→ Written instruction: Which lines in the material below contain the word "green"? Copy each of them in full.

== Input material

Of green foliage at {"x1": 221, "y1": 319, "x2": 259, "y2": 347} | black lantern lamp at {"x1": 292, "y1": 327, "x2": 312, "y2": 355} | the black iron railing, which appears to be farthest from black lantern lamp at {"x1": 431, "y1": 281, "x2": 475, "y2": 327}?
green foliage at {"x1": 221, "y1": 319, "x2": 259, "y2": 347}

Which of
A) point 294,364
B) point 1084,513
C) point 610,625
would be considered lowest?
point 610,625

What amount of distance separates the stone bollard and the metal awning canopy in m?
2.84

====
== Input material

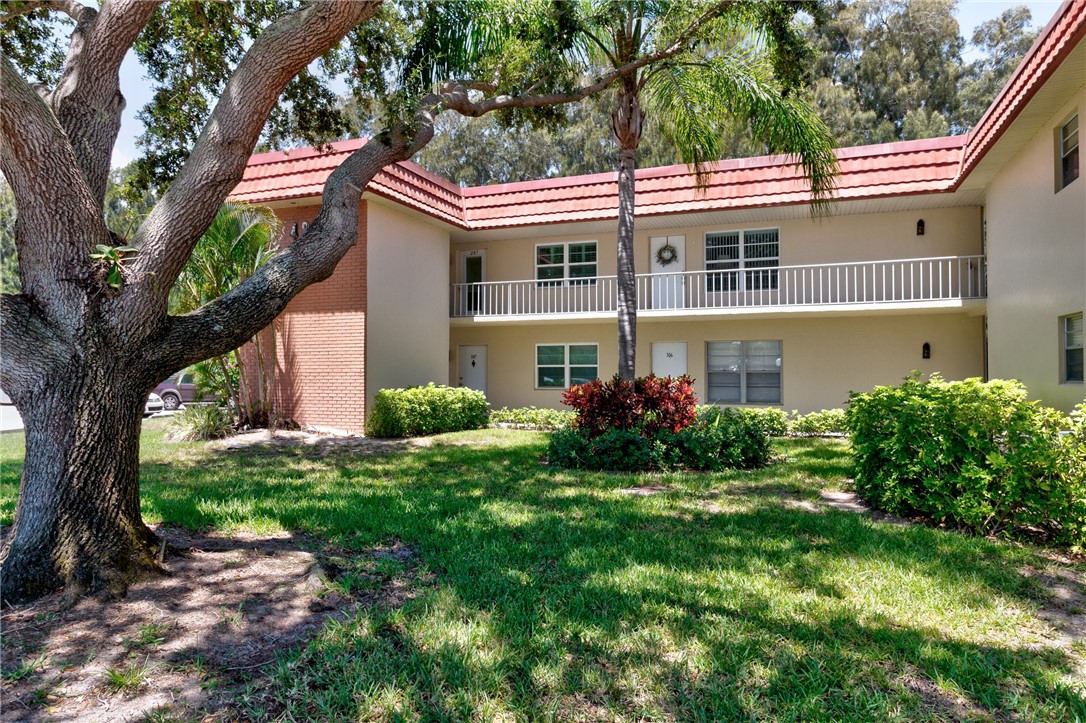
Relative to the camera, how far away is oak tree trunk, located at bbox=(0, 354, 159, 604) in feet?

====

→ Answer to the task:
Of green foliage at {"x1": 221, "y1": 319, "x2": 259, "y2": 347} | black lantern lamp at {"x1": 292, "y1": 327, "x2": 312, "y2": 355} | the black iron railing, which appears to be farthest from black lantern lamp at {"x1": 431, "y1": 281, "x2": 475, "y2": 327}?
green foliage at {"x1": 221, "y1": 319, "x2": 259, "y2": 347}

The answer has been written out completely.